═══ Given data ═══

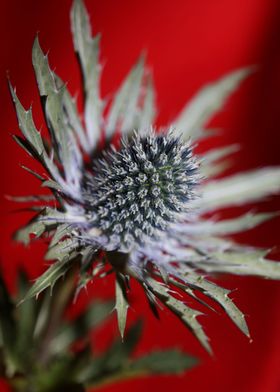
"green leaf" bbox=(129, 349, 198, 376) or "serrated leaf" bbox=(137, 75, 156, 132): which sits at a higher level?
"serrated leaf" bbox=(137, 75, 156, 132)

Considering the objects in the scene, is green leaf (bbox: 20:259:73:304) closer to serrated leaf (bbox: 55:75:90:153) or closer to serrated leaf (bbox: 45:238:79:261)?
serrated leaf (bbox: 45:238:79:261)

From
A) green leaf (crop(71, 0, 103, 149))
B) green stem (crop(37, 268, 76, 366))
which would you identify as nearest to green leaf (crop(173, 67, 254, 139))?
green leaf (crop(71, 0, 103, 149))

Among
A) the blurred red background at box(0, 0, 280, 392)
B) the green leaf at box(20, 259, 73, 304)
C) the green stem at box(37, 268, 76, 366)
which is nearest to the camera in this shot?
the green leaf at box(20, 259, 73, 304)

═══

**Task instructions:** Nothing but the lines from the one with "Considering the objects" through the last line should be repeated, each exactly as it stands.

**Exercise solution:**
Considering the objects in the scene, is green leaf (bbox: 20:259:73:304) closer to serrated leaf (bbox: 55:75:90:153) or closer to serrated leaf (bbox: 45:238:79:261)?
serrated leaf (bbox: 45:238:79:261)

From
A) green leaf (crop(71, 0, 103, 149))
B) green stem (crop(37, 268, 76, 366))
which would you identify as nearest to green leaf (crop(173, 67, 254, 139))?
green leaf (crop(71, 0, 103, 149))

Among
A) the blurred red background at box(0, 0, 280, 392)
B) the green leaf at box(20, 259, 73, 304)
C) the green stem at box(37, 268, 76, 366)
which is nearest to the camera in this shot?
the green leaf at box(20, 259, 73, 304)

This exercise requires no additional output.